Dataset rows
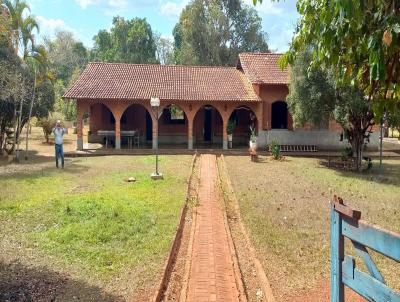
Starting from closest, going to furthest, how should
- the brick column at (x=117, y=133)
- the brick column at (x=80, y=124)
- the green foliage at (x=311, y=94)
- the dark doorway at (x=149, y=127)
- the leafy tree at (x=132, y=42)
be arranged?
the green foliage at (x=311, y=94), the brick column at (x=80, y=124), the brick column at (x=117, y=133), the dark doorway at (x=149, y=127), the leafy tree at (x=132, y=42)

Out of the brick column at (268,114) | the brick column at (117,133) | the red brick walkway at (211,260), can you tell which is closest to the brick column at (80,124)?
the brick column at (117,133)

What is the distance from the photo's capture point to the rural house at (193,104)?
2438cm

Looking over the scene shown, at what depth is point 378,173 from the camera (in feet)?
61.4

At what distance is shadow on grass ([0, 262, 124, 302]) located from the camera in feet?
19.2

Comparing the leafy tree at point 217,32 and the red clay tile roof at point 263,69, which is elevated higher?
the leafy tree at point 217,32

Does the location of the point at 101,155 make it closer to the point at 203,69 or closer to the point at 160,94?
the point at 160,94

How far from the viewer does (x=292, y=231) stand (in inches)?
372

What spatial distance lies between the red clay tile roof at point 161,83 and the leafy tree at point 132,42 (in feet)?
79.3

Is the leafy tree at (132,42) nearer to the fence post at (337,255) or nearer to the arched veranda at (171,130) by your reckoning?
the arched veranda at (171,130)

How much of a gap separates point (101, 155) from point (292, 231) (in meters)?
15.2

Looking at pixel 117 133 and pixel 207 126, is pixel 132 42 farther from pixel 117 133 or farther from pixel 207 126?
pixel 117 133

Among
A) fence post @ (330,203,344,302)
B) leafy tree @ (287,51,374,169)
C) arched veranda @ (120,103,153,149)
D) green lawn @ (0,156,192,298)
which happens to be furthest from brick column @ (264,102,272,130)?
fence post @ (330,203,344,302)

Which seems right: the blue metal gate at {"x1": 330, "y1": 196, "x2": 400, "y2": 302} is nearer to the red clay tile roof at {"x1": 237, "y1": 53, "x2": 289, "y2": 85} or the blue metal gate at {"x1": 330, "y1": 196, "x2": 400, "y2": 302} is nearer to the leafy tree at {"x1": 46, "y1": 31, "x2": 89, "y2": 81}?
the red clay tile roof at {"x1": 237, "y1": 53, "x2": 289, "y2": 85}

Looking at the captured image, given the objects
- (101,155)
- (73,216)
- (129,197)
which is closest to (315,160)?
(101,155)
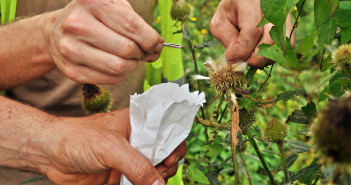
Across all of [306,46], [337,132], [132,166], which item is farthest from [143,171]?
[337,132]

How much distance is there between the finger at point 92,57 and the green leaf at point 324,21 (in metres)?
0.50

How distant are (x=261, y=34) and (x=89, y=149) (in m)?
0.54

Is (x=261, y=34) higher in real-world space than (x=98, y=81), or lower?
higher

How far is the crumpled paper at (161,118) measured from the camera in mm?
1062

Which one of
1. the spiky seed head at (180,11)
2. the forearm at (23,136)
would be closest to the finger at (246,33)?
the spiky seed head at (180,11)

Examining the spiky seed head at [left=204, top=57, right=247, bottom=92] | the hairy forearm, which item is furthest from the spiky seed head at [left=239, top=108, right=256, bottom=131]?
the hairy forearm

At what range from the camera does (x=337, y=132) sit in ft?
1.64

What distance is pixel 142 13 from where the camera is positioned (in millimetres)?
1653

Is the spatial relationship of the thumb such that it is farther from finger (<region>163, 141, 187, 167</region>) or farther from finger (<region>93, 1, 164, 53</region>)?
finger (<region>93, 1, 164, 53</region>)

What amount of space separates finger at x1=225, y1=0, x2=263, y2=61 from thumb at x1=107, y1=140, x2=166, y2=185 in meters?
0.36

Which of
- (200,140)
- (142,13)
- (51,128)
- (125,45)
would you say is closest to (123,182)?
(51,128)

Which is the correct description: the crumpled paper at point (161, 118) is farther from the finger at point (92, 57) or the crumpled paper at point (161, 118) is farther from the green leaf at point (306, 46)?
the green leaf at point (306, 46)

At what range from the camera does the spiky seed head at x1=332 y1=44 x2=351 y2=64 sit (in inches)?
30.6

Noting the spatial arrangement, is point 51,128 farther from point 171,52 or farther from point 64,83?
point 171,52
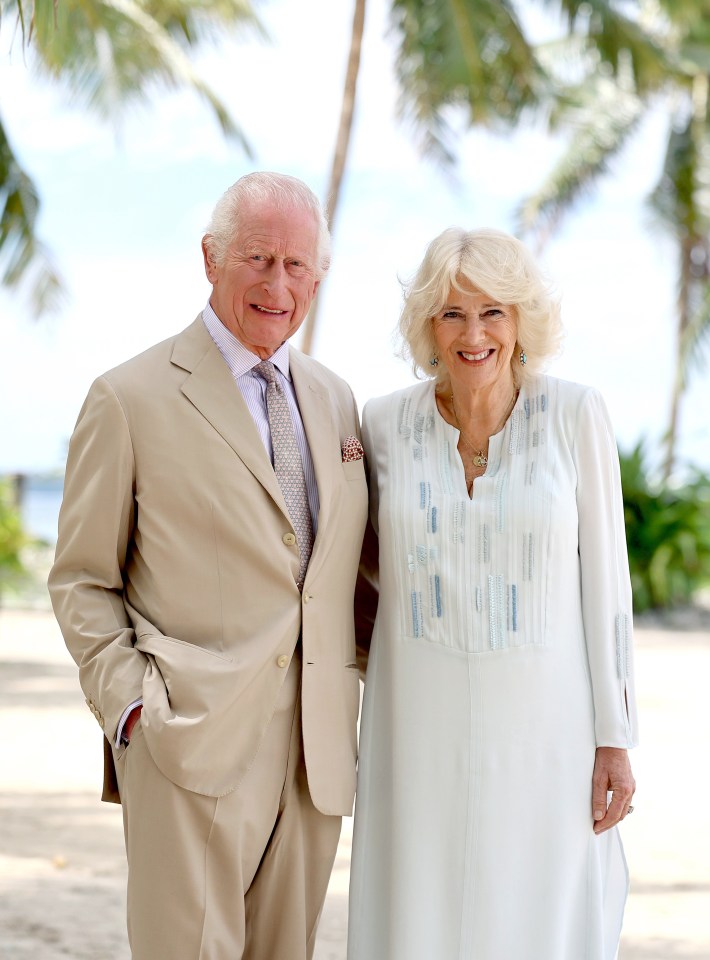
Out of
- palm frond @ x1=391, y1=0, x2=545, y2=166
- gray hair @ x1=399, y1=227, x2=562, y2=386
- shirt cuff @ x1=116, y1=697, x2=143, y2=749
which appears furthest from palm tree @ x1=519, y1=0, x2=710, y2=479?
shirt cuff @ x1=116, y1=697, x2=143, y2=749

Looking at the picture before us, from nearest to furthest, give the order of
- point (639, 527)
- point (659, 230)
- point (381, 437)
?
point (381, 437) → point (639, 527) → point (659, 230)

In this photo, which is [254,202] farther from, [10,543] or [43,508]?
[43,508]

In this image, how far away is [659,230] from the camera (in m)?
23.1

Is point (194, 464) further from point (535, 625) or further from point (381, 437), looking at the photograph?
point (535, 625)

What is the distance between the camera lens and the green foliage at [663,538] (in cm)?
1302

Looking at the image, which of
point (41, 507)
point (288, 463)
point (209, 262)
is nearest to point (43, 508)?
point (41, 507)

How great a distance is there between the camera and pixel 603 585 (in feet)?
10.7

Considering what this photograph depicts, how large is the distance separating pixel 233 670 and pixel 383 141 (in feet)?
342

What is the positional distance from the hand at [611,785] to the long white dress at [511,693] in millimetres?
28

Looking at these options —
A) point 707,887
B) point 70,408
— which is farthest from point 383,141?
point 707,887

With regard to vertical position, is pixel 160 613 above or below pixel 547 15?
below

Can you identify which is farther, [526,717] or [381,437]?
[381,437]

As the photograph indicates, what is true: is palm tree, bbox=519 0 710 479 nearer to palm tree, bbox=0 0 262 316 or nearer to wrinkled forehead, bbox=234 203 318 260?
palm tree, bbox=0 0 262 316

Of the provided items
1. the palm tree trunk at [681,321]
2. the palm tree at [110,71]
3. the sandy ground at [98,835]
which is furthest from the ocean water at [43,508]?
the palm tree trunk at [681,321]
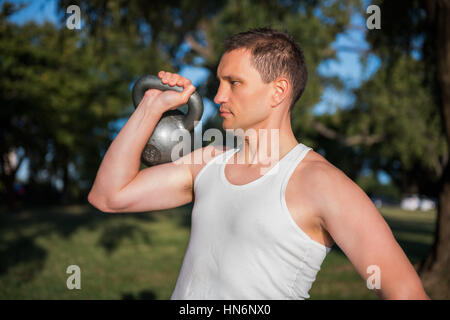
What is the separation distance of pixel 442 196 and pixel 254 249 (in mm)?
5953

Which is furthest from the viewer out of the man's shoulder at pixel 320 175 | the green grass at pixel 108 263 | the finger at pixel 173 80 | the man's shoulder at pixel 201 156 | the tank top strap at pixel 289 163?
the green grass at pixel 108 263

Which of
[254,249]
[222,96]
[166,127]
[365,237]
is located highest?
[222,96]

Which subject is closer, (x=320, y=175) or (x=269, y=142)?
(x=320, y=175)

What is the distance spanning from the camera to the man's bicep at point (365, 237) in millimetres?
1519

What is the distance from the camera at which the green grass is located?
688 cm

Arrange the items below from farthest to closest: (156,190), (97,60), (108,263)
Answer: (108,263) → (97,60) → (156,190)

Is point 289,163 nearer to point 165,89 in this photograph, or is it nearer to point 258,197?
point 258,197

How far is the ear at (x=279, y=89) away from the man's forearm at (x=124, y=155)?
2.03ft

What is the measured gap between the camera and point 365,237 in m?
1.56

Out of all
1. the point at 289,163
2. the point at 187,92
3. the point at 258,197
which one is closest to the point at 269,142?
the point at 289,163

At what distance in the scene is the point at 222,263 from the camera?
1.75m

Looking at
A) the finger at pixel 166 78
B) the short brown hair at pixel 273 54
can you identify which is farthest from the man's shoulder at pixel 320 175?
the finger at pixel 166 78

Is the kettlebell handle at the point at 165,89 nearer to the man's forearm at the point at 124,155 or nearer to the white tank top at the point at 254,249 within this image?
the man's forearm at the point at 124,155

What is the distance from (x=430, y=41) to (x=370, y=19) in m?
1.16
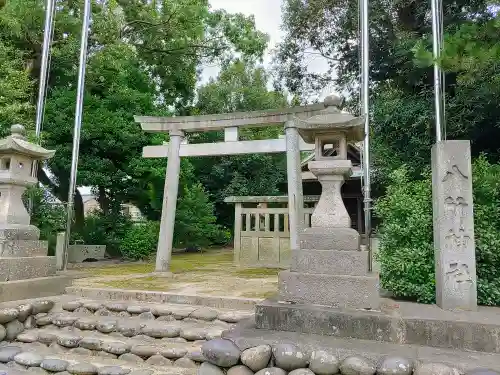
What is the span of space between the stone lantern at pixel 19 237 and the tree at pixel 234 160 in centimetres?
1302

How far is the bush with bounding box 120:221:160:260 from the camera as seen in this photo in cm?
1314

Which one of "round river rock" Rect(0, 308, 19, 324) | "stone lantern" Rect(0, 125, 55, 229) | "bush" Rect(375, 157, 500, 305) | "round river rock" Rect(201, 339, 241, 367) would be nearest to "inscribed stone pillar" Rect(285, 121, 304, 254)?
"bush" Rect(375, 157, 500, 305)

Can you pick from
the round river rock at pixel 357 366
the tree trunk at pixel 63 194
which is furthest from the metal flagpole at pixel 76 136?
the round river rock at pixel 357 366

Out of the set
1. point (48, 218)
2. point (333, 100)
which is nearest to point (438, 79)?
point (333, 100)

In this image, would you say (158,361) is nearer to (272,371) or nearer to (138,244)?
(272,371)

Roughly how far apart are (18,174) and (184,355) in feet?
13.8

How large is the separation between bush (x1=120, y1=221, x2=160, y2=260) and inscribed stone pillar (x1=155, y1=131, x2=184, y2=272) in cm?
432

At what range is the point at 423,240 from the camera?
16.1 feet

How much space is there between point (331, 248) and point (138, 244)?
1014cm

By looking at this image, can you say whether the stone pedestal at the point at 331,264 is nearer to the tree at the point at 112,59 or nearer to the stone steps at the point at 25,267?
the stone steps at the point at 25,267

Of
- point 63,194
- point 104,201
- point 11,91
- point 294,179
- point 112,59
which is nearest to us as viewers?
point 294,179

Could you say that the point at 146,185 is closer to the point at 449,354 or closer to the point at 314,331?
the point at 314,331

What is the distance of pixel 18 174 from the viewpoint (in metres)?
6.25

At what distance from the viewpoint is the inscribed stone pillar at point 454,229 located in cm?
432
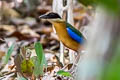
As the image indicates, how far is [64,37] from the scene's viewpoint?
3.01 meters

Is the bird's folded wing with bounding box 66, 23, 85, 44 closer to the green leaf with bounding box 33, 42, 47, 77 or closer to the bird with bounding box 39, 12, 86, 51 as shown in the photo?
the bird with bounding box 39, 12, 86, 51

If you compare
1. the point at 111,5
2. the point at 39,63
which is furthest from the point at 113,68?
the point at 39,63

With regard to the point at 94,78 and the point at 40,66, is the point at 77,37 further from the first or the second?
the point at 94,78

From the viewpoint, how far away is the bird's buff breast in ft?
9.79

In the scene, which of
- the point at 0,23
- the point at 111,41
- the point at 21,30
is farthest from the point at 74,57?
the point at 0,23

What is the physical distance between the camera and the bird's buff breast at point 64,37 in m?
2.98

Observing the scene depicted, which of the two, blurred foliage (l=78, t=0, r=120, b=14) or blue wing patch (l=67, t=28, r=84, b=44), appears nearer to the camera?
blurred foliage (l=78, t=0, r=120, b=14)

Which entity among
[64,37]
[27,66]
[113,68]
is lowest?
[27,66]

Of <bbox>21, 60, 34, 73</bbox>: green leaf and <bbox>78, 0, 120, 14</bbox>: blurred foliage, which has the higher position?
<bbox>78, 0, 120, 14</bbox>: blurred foliage

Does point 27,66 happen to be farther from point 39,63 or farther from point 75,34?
point 75,34

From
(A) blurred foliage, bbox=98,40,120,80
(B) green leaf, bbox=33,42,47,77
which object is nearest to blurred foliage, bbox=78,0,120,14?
(A) blurred foliage, bbox=98,40,120,80

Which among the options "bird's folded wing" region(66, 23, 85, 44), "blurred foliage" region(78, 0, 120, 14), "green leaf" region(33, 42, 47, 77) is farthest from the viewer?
"bird's folded wing" region(66, 23, 85, 44)

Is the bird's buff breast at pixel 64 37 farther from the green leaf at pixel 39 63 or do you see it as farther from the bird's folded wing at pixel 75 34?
the green leaf at pixel 39 63

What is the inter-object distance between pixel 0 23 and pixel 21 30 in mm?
753
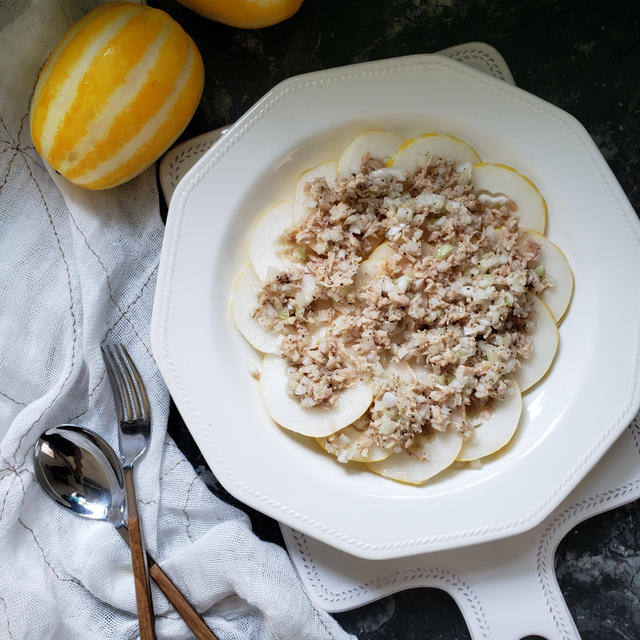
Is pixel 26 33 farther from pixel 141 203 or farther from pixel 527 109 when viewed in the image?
pixel 527 109

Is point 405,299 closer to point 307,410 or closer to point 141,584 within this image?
point 307,410

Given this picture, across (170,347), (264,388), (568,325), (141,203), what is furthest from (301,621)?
(141,203)

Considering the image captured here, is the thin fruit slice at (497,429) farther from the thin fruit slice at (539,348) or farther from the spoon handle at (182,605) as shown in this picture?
the spoon handle at (182,605)

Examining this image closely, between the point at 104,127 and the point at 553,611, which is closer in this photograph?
the point at 104,127

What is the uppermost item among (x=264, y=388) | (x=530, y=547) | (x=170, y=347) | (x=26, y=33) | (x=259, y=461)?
(x=26, y=33)

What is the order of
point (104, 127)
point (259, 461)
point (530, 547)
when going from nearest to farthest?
point (104, 127) → point (259, 461) → point (530, 547)

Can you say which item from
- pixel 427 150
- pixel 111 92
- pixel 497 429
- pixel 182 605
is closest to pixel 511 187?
pixel 427 150

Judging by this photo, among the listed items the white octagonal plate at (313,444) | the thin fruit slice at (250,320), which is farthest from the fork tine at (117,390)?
the thin fruit slice at (250,320)
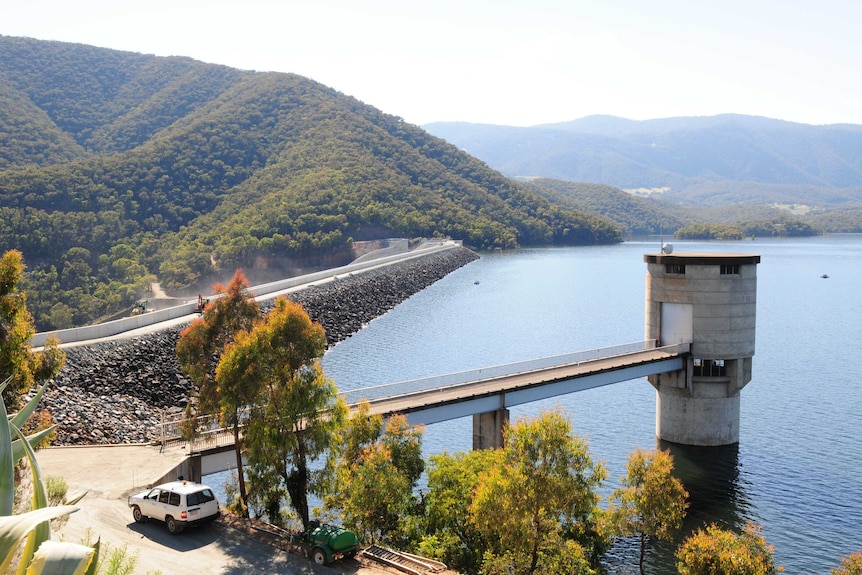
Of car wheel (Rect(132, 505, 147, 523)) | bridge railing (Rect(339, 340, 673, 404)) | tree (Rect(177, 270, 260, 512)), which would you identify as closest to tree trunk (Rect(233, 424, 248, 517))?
tree (Rect(177, 270, 260, 512))

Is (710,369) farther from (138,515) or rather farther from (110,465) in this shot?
(138,515)

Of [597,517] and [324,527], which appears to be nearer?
[324,527]

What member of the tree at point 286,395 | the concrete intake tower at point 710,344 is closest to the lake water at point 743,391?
the concrete intake tower at point 710,344

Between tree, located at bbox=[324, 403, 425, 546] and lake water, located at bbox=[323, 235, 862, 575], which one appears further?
lake water, located at bbox=[323, 235, 862, 575]

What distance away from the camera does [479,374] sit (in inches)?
1313

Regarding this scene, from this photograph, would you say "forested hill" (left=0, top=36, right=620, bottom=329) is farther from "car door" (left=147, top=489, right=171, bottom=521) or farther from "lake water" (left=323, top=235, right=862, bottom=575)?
"car door" (left=147, top=489, right=171, bottom=521)

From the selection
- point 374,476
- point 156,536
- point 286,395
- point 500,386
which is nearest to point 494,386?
point 500,386

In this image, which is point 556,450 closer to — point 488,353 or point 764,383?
point 764,383

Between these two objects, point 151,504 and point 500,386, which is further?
point 500,386

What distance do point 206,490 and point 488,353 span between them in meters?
43.7

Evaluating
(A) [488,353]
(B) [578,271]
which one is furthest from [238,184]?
(A) [488,353]

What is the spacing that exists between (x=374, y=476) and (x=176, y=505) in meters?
4.93

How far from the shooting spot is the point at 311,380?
20.4 m

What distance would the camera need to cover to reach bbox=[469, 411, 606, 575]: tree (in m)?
17.8
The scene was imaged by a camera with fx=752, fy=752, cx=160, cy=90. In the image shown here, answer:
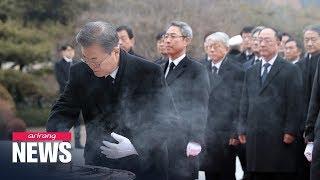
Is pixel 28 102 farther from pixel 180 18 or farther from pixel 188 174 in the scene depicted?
pixel 188 174

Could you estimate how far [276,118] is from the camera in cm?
661

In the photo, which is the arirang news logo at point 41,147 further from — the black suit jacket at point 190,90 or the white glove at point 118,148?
the black suit jacket at point 190,90

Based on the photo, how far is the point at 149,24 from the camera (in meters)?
15.9

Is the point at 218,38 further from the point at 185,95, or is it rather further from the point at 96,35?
the point at 96,35

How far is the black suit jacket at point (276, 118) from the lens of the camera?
21.5ft

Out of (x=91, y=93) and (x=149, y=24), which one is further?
(x=149, y=24)

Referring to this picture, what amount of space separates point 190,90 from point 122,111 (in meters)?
1.71

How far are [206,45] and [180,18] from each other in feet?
28.8

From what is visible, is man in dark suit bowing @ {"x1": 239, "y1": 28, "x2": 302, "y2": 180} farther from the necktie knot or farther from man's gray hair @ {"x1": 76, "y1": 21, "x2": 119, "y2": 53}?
man's gray hair @ {"x1": 76, "y1": 21, "x2": 119, "y2": 53}

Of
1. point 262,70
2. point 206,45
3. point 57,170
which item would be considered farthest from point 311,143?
point 57,170

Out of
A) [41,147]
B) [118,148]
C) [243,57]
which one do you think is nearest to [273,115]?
[118,148]

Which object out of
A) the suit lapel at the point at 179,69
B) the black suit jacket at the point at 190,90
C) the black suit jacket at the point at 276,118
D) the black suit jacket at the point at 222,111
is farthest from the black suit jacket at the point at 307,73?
the suit lapel at the point at 179,69

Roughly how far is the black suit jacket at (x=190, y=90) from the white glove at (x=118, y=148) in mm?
1704

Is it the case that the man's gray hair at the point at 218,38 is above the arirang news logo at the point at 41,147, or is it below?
above
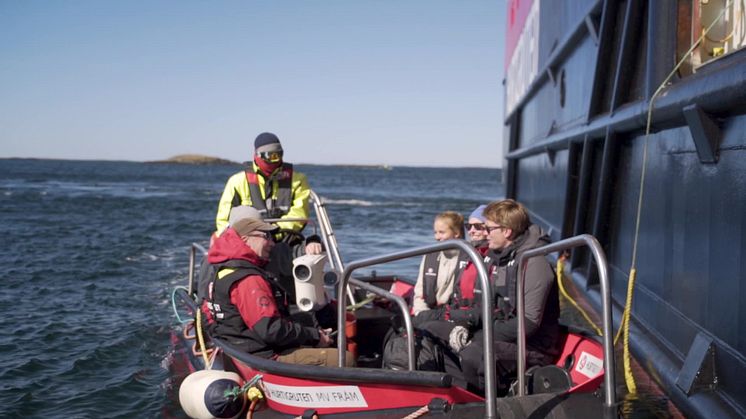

Goal of the exercise
Copy the part of the listing that opens at its start and closes with the line containing "be arranged?", both ends included, and leave the pictures out.

Worked answer
Starting from closest, going to furthest, how should
- the brick column at (x=117, y=133)
- the brick column at (x=80, y=124)
- the green foliage at (x=311, y=94)
- the dark doorway at (x=149, y=127)
- the leafy tree at (x=132, y=42)
be arranged?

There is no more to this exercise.